→ **Challenge**
Switch "asphalt path" to "paved walkway" everywhere it appears in the listing below and leave every other word unchanged. Leave the pictures out of your answer.

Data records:
++++++++++++++++++++
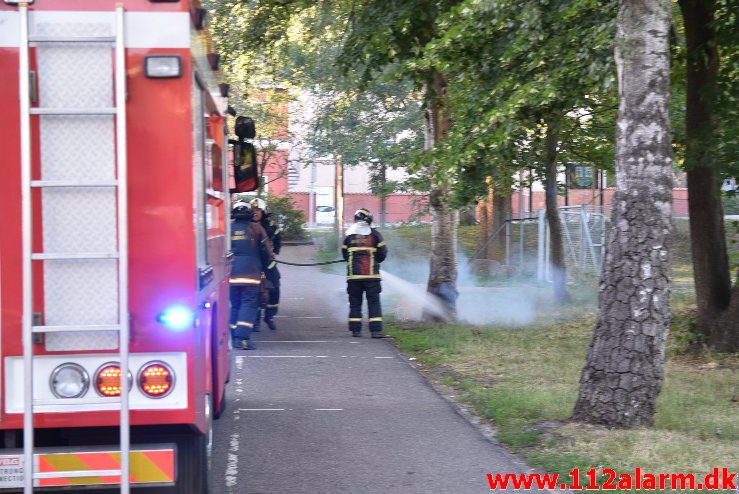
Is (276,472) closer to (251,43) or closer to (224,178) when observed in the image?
(224,178)

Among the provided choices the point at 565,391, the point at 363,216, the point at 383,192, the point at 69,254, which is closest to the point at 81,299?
the point at 69,254

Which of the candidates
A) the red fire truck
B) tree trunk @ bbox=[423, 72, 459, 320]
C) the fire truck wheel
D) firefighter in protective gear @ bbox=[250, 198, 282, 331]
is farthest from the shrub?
the red fire truck

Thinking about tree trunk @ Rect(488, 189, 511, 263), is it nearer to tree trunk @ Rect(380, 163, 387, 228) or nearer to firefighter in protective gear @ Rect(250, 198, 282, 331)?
tree trunk @ Rect(380, 163, 387, 228)

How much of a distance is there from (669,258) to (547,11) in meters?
4.17

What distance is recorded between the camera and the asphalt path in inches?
269

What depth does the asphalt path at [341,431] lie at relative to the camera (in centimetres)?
684

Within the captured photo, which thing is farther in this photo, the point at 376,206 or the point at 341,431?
the point at 376,206

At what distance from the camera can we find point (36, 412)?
4383 millimetres

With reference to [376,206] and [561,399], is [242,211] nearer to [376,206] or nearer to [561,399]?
[561,399]

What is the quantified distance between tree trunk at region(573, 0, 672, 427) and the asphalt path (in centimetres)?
102

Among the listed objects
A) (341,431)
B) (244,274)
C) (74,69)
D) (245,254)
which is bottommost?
(341,431)

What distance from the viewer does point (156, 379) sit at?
4512 mm

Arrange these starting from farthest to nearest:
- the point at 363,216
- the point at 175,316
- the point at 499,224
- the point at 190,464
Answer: the point at 499,224 → the point at 363,216 → the point at 190,464 → the point at 175,316

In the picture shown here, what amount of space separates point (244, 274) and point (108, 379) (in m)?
8.84
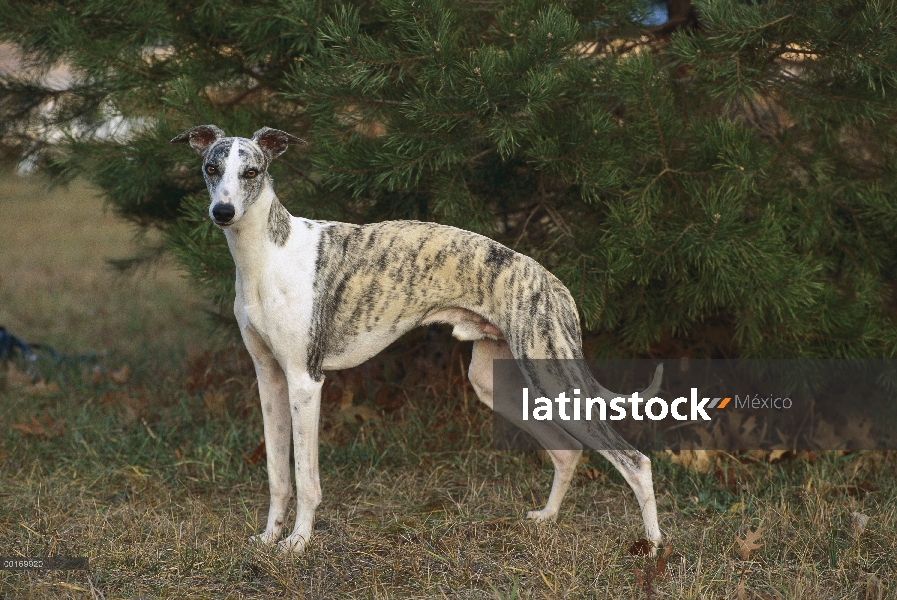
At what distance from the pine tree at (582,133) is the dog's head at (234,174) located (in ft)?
2.05

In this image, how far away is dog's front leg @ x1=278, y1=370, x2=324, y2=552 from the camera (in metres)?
3.46

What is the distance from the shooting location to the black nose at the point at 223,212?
306 centimetres

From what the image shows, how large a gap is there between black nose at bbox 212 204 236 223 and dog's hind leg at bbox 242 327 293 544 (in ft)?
2.50

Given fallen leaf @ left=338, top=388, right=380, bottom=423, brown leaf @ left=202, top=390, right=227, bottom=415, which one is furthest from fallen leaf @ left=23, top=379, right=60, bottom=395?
fallen leaf @ left=338, top=388, right=380, bottom=423

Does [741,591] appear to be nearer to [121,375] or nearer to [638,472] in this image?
[638,472]

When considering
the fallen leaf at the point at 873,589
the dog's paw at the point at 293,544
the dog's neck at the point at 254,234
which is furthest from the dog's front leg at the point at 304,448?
the fallen leaf at the point at 873,589

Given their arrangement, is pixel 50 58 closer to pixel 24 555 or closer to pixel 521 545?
pixel 24 555

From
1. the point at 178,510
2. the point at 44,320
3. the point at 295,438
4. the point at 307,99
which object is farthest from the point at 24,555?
the point at 44,320

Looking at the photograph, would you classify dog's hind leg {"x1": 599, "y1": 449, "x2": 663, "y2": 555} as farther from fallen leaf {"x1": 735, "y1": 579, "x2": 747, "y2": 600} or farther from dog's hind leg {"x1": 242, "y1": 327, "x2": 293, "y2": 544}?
dog's hind leg {"x1": 242, "y1": 327, "x2": 293, "y2": 544}

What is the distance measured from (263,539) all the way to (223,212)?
1.37 m

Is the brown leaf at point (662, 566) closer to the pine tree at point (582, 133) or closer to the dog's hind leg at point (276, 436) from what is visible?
the pine tree at point (582, 133)

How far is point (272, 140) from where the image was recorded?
3.42 meters

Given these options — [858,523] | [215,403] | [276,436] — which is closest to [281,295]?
[276,436]

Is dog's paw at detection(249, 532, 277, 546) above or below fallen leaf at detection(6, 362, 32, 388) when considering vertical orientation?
below
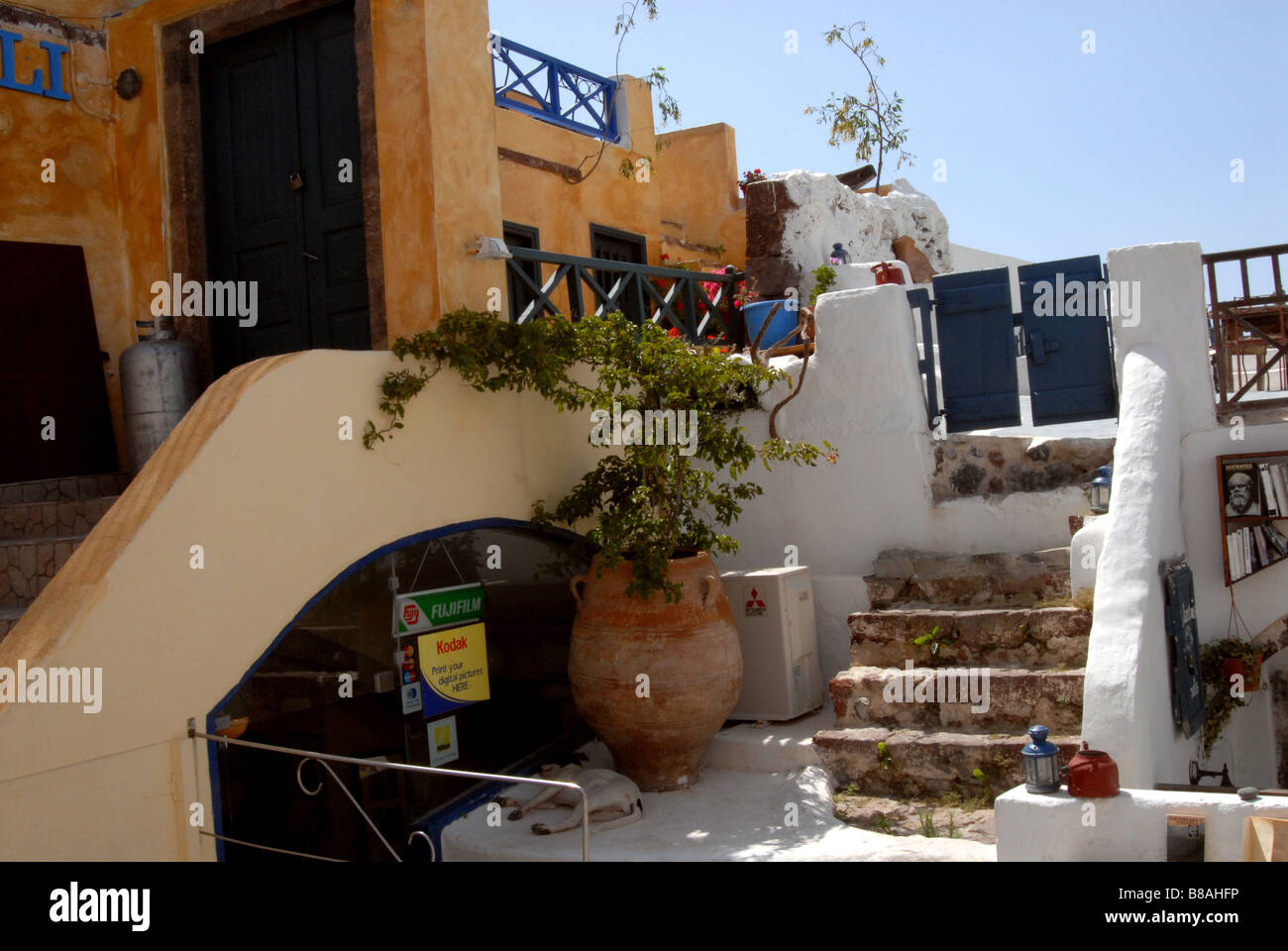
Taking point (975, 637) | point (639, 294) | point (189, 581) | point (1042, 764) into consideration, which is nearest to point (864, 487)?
point (975, 637)

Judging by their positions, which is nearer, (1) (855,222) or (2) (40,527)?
(2) (40,527)

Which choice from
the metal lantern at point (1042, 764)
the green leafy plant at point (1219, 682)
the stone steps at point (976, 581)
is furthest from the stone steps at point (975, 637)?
the metal lantern at point (1042, 764)

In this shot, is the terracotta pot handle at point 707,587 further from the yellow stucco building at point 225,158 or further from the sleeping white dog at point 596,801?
the yellow stucco building at point 225,158

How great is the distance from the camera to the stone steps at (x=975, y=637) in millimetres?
6320

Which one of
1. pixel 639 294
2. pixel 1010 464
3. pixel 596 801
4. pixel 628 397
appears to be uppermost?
++++++++++++++++++++
→ **Task solution**
Is (276,472) closer to (251,43) or closer to (224,178) when observed in the image?
(224,178)

Among the provided choices the point at 565,391, the point at 363,216, the point at 383,192, the point at 69,254, which is closest to the point at 81,299?
the point at 69,254

Which of the candidates
A) the red fire truck
B) tree trunk @ bbox=[423, 72, 459, 320]
C) the fire truck wheel
D) firefighter in protective gear @ bbox=[250, 198, 282, 331]
is farthest from the shrub?
the red fire truck

Thinking about tree trunk @ Rect(488, 189, 511, 263), is it nearer to tree trunk @ Rect(380, 163, 387, 228) or nearer to firefighter in protective gear @ Rect(250, 198, 282, 331)?
tree trunk @ Rect(380, 163, 387, 228)

How much of a distance is there from (669,258) to (547,11) in meters?
4.17

What distance is recorded between the camera and the paved walkway in inches?
269

What depth does the paved walkway at [341,431] lie at relative to the camera (in centimetres)?
684

Within the captured photo, which thing is farther in this photo, the point at 376,206 or the point at 341,431?
the point at 376,206

At what distance from the camera can we find point (36, 412)?
4383 millimetres

With reference to [376,206] and [561,399], is [242,211] nearer to [376,206] or nearer to [561,399]?
[561,399]

What is the quantified distance between tree trunk at region(573, 0, 672, 427) and the paved walkway (in centimetres)?
102

Among the listed objects
A) (341,431)
B) (244,274)
C) (74,69)
D) (245,254)
which is bottommost?
(341,431)

What distance from the viewer does point (156, 379) sit at?
4512 mm

Arrange these starting from farthest to nearest:
- the point at 363,216
- the point at 175,316
- the point at 499,224
- the point at 190,464
Answer: the point at 499,224 → the point at 363,216 → the point at 190,464 → the point at 175,316

In the picture shown here, what amount of space separates point (244, 274) and point (108, 379) (in m)?
8.84
At what distance from the pine tree at (582,133) is the dog's head at (234,174) located (in ft)?
2.05

In this image, how far away is dog's front leg @ x1=278, y1=370, x2=324, y2=552 from the camera (in metres)?
3.46

What is the distance from the shooting location to the black nose at the point at 223,212?
306 centimetres

From what the image shows, how large a gap is there between black nose at bbox 212 204 236 223 and dog's hind leg at bbox 242 327 293 544 (in ft)?
2.50

Given fallen leaf @ left=338, top=388, right=380, bottom=423, brown leaf @ left=202, top=390, right=227, bottom=415, which one is furthest from fallen leaf @ left=23, top=379, right=60, bottom=395?
fallen leaf @ left=338, top=388, right=380, bottom=423

Does [741,591] appear to be nearer to [121,375] or nearer to [638,472] in this image?
[638,472]

When considering
the fallen leaf at the point at 873,589
the dog's paw at the point at 293,544
the dog's neck at the point at 254,234
which is furthest from the dog's front leg at the point at 304,448?
the fallen leaf at the point at 873,589

Given their arrangement, is pixel 50 58 closer to pixel 24 555 or closer to pixel 521 545?
pixel 24 555

From
1. the point at 178,510
2. the point at 44,320
3. the point at 295,438
4. the point at 307,99
which object is farthest from the point at 24,555?
the point at 44,320

Looking at the photograph, would you classify dog's hind leg {"x1": 599, "y1": 449, "x2": 663, "y2": 555} as farther from fallen leaf {"x1": 735, "y1": 579, "x2": 747, "y2": 600} or farther from dog's hind leg {"x1": 242, "y1": 327, "x2": 293, "y2": 544}?
dog's hind leg {"x1": 242, "y1": 327, "x2": 293, "y2": 544}

What is the distance measured from (263,539) all the way to (223,212)?
1.37 m

Is the brown leaf at point (662, 566) closer to the pine tree at point (582, 133) or closer to the dog's hind leg at point (276, 436) from what is visible?
the pine tree at point (582, 133)

How far is point (272, 140) from where the image was recorded?
3.42 meters

Given these options — [858,523] | [215,403] | [276,436] — which is closest to [281,295]?
[276,436]

Is dog's paw at detection(249, 532, 277, 546) above or below fallen leaf at detection(6, 362, 32, 388) when considering vertical orientation?
below
Taking point (975, 637) | point (639, 294) | point (189, 581) | point (1042, 764) into consideration, which is nearest to point (864, 487)?
point (975, 637)

Judging by their positions, which is nearer, (1) (855,222) or (2) (40,527)?
(2) (40,527)

Which choice from
the metal lantern at point (1042, 764)
the green leafy plant at point (1219, 682)
the stone steps at point (976, 581)
is furthest from the stone steps at point (975, 637)?
the metal lantern at point (1042, 764)

In this shot, is the terracotta pot handle at point 707,587 further from the yellow stucco building at point 225,158 or further from the sleeping white dog at point 596,801?
the yellow stucco building at point 225,158

How great is the distance from the camera to the stone steps at (x=975, y=637) in millimetres?
6320

Which one of
1. pixel 639 294
2. pixel 1010 464
3. pixel 596 801
4. pixel 628 397
appears to be uppermost?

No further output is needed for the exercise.